A five-judge Constitution bench observed that the provision, which protected officials ranked joint secretary or above, virtually amounted to letting the accused (and their peers) decide whether they should be investigated.

“Corrupt public servants, whether high or low, are birds of the same feather,” said the bench, headed by Chief Justice R.M. Lodha and including Justices A.K. Patnaik, S.J. Mukhopadhaya, Dipak Misra and Ibrahim Kalifulla.

“All public servants are warned… that corrupt public servants have to face very serious consequences.”

The bench ruled unanimously that differentiating between “corrupt public servants based on their status” violates the fundamental right of equality, as enshrined in Article 14 of the Constitution.

The verdict came on a public interest litigation moved by BJP leader Subramanian Swamy and the Centre for Public Interest Litigation, challenging Section 6A of the Delhi Special Police Establishment (DSPE) Act.

Section 6A was introduced during National Democratic Alliance rule but was fiercely defended in the apex court by the United Progressive Alliance government. Three additional solicitors-general — L. Nageswara Rao, K.V. Vishwanthan and Siddharth Luthra — argued that the provision shielded officials from false complaints.
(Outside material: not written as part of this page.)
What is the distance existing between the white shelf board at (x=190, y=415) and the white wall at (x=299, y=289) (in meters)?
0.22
But the court rejected it. “It seems to us that classification… on the basis of status in the government service is not permissible under Article 14 as it defeats the purpose of finding prima facie truth into the allegations of graft,” it said.

“Corruption is an enemy of nation” and tracking down and punishing corrupt public servants is a necessary mandate of the Prevention of Corruption Act, 1988, the court ruled. Some of the points it made:


The court noted that the “essence of police investigation is skilful inquiry and collection of evidence” quietly so that the accused are not “forewarned”. But the requirement of prior government approval leads to the accused being indirectly put on “notice”.

Govt influence

The need to take the Centre’s approval robs the CBI of “confidentiality and insulation… from political and bureaucratic control and influence”. Besides, such a process is vulnerable to “leaks and disclosures at every stage”.
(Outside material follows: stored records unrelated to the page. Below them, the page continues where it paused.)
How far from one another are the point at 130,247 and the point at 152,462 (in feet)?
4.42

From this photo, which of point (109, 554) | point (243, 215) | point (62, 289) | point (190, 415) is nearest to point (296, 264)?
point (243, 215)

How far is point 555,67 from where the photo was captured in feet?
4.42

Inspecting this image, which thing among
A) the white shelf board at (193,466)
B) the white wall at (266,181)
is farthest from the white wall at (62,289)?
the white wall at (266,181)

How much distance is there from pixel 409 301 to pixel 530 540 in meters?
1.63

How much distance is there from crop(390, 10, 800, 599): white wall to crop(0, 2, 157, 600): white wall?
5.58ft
“The provision thwarts an independent, unhampered, unbiased, efficient and fearless inquiry,” the court said.

Preliminary fetters

“If the CBI is not even allowed to verify complaints by a preliminary enquiry (without government sanction), how can the case move forward?” the court asked.

“A preliminary enquiry is intended to ascertain whether a prima facie case for investigation is made out or not. If the CBI is prevented from holding a preliminary enquiry, at the very threshold, a fetter is put” on the agency.

Scary nexus

The bench recalled how a 1993 committee headed by former home secretary N.N. Vohra had observed that “linkages of crime syndicate with senior government functionaries or political leaders… could have a destabilising effect on... the government”.

The court said: “The report paints a frightening picture of criminal-bureaucratic-political nexus — a network of high-level corruption.”

Section 6A put this “nexus in a position to block inquiry”.

Public mischief

The bench said a law looks to either eliminate a public mischief or achieve a public good, but Section 6A “advances public mischief and protects the crime-doer”.

“Corruption by public servants not only leads to corrosion of the moral fabric of the society but is also harmful to the national economy and national interest,” it said.